If the Spanish poet Machado was right, that we who pass on, even a little, walk, like Jesus, on the water, then artists and their work offer one partial exception – we artists and our work leave tracks of both where we’ve come from and, because of the imaginative intercourse a work of art summons us to, they point to where we’re all going.
But paintings are quite still, aren’t they? Exactly! Paintings and the seeing and meanings they summon us to present an endless quest going nowhere in space or time but only deeper into the presence. There is grace in this - the grace of knowing that our consciousness and the light are always arriving in the world together. And in this momentary stillness there is a great Hello!

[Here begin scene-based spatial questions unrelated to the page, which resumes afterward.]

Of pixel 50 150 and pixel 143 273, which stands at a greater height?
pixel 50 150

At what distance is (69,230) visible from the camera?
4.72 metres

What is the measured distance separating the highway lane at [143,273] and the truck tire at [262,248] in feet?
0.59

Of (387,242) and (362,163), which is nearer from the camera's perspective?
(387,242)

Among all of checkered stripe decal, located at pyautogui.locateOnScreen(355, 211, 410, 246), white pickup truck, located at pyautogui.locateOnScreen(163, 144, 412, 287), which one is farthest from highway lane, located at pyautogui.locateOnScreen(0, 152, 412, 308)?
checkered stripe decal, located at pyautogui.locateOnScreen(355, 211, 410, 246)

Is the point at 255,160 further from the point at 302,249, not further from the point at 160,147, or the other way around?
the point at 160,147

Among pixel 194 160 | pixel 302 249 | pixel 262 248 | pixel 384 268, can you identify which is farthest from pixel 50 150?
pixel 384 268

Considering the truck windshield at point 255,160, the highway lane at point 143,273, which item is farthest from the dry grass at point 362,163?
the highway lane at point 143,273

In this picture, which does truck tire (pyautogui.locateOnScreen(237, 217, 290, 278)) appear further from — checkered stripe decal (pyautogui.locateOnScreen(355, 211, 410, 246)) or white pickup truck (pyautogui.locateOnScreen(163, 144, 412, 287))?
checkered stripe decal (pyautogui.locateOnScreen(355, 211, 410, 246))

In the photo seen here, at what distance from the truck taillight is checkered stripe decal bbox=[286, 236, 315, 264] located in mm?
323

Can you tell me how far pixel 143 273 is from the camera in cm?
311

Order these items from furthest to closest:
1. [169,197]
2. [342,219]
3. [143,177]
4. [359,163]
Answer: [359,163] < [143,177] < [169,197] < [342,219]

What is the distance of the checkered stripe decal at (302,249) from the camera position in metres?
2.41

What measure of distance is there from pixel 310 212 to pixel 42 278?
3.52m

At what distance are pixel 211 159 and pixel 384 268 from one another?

It was my sixtieth year when I started this series “The Mountain Passages Cycle.” It was the year I moved to this secluded hollow along Warwoman Creek in the North Georgia Mountains. It was the month of April, Kawani in Cherokee – the Cherokee moon of reviving rivers and re-emerging medicinal plants. A season to take stock, to relent and to let go, and then to recover the deeper language of rhythms and patterns woven into the fabric of all those years. A time to really paint what I see (as the saying goes by painters), but now to acknowledge that seeing as a gift of presence as much as an act of perception, of coming into Being, not just observing.